Class RopeByteString

  • All Implemented Interfaces:
    java.io.Serializable, java.lang.Iterable<java.lang.Byte>

    final class RopeByteString
    extends ByteString
    Class to represent ByteStrings formed by concatenation of other ByteStrings, without copying the data in the pieces. The concatenation is represented as a tree whose leaf nodes are each a ByteString.LeafByteString.

    Most of the operation here is inspired by the now-famous paper BAP95 Ropes: an Alternative to Strings hans-j. boehm, russ atkinson and michael plass

    The algorithms described in the paper have been implemented for character strings in com.google.common.string.Rope and in the c++ class cord.cc.

    Fundamentally the Rope algorithm represents the collection of pieces as a binary tree. BAP95 uses a Fibonacci bound relating depth to a minimum sequence length, sequences that are too short relative to their depth cause a tree rebalance. More precisely, a tree of depth d is "balanced" in the terminology of BAP95 if its length is at least F(d+2), where F(n) is the n-th Fibonacci number. Thus for depths 0, 1, 2, 3, 4, 5,... we have minimum lengths 1, 2, 3, 5, 8, 13,...

    • Field Detail

      • minLengthByDepth

        static final int[] minLengthByDepth
        BAP95. Let Fn be the nth Fibonacci number. A RopeByteString of depth n is "balanced", i.e flat enough, if its length is at least Fn+2, e.g. a "balanced" RopeByteString of depth 1 must have length at least 2, of depth 4 must have length >= 8, etc.

        There's nothing special about using the Fibonacci numbers for this, but they are a reasonable sequence for encapsulating the idea that we are OK with longer strings being encoded in deeper binary trees.

        For 32-bit integers, this array has length 46.

        The correctness of this constant array is validated in tests.

      • totalLength

        private final int totalLength
      • leftLength

        private final int leftLength
      • treeDepth

        private final int treeDepth
    • Constructor Detail

      • RopeByteString

        private RopeByteString​(ByteString left,
                               ByteString right)
        Create a new RopeByteString, which can be thought of as a new tree node, by recording references to the two given strings.
        Parameters:
        left - string on the left of this node, should have size() > 0
        right - string on the right of this node, should have size() > 0
    • Method Detail

      • concatenate

        static ByteString concatenate​(ByteString left,
                                      ByteString right)
        Concatenate the given strings while performing various optimizations to slow the growth rate of tree depth and tree node count. The result is either a ByteString.LeafByteString or a RopeByteString depending on which optimizations, if any, were applied.

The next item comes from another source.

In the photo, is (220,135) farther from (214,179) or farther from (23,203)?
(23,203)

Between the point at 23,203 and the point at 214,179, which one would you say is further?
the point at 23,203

        Small pieces of length less than ByteString.CONCATENATE_BY_COPY_SIZE may be copied by value here, as in BAP95. Large pieces are referenced without copy.

        Parameters:
        left - string on the left
        right - string on the right
        Returns:
        concatenation representing the same sequence as the given strings
      • concatenateBytes

        private static ByteString concatenateBytes​(ByteString left,
                                                   ByteString right)
        Concatenates two strings by copying data values. This is called in a few cases in order to reduce the growth of the number of tree nodes.
        Parameters:
        left - string on the left
        right - string on the right
        Returns:
        string formed by copying data bytes
      • newInstanceForTest

        static RopeByteString newInstanceForTest​(ByteString left,
                                                 ByteString right)
        Create a new RopeByteString for testing only while bypassing all the defenses of concatenate(ByteString, ByteString). This allows testing trees of specific structure. We are also able to insert empty leaves, though these are dis-allowed, so that we can make sure the implementation can withstand their presence.
        Parameters:
        left - string on the left of this node
        right - string on the right of this node
        Returns:
        an unsafe instance for testing only
      • minLength

        static int minLength​(int depth)
        Returns the minimum length for which a tree of the given depth is considered balanced according to BAP95, which means the tree is flat-enough with respect to the bounds. Defaults to Integer.MAX_VALUE if depth >= minLengthByDepth.length in order to avoid an ArrayIndexOutOfBoundsException.
        Parameters:
        depth - tree depth
        Returns:
        minimum balanced length
      • byteAt

        public byte byteAt​(int index)
        Gets the byte at the given index. Throws ArrayIndexOutOfBoundsException for backwards-compatibility reasons although it would more properly be IndexOutOfBoundsException.
        Specified by:
        byteAt in class ByteString
        Parameters:
        index - index of byte
        Returns:
        the value
        Throws:
        java.lang.ArrayIndexOutOfBoundsException - index is < 0 or >= size
      • internalByteAt

        byte internalByteAt​(int index)
        Description copied from class: ByteString
        Gets the byte at the given index, assumes bounds checking has already been performed.
        Specified by:
        internalByteAt in class ByteString
        Parameters:
        index - index of byte
        Returns:
        the value
      • size

        public int size()
        Description copied from class: ByteString
        Gets the number of bytes.
        Specified by:
        size in class ByteString
        Returns:
        size in bytes
      • getTreeDepth

        protected int getTreeDepth()
        Description copied from class: ByteString
        Return the depth of the tree representing this ByteString, if any, whose root is this node. If this is a leaf node, return 0.
        Specified by:
        getTreeDepth in class ByteString
        Returns:
        tree depth or zero
      • isBalanced

        protected boolean isBalanced()
        Determines if the tree is balanced according to BAP95, which means the tree is flat-enough with respect to the bounds. Note that this definition of balanced is one where sub-trees of balanced trees are not necessarily balanced.
        Specified by:
        isBalanced in class ByteString
        Returns:
        true if the tree is balanced
      • substring

        public ByteString substring​(int beginIndex,
                                    int endIndex)
        Takes a substring of this one. This involves recursive descent along the left and right edges of the substring, and referencing any wholly contained segments in between. Any leaf nodes entirely uninvolved in the substring will not be referenced by the substring.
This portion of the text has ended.